* START Dataset excerpts *

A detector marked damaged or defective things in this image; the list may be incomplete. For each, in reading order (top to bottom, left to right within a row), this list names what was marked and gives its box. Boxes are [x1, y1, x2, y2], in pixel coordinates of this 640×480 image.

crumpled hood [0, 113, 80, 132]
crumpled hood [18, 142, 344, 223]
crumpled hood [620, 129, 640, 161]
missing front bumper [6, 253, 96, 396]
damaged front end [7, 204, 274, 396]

* END Dataset excerpts *

* _The request_
Render every line of the items above as a numbered list, omitting any blank lines.

* _Answer for the task_
1. A detector marked damaged or defective things in this image; the list may be incomplete. For each, in reading order (top to bottom, left to right within a row), this list names what was marked and gives its box. Boxes are [x1, y1, x2, y2], in pixel coordinates of this 640×480 image.
2. crumpled hood [0, 113, 80, 132]
3. crumpled hood [18, 142, 344, 223]
4. crumpled hood [620, 129, 640, 161]
5. missing front bumper [6, 253, 96, 396]
6. damaged front end [7, 204, 274, 396]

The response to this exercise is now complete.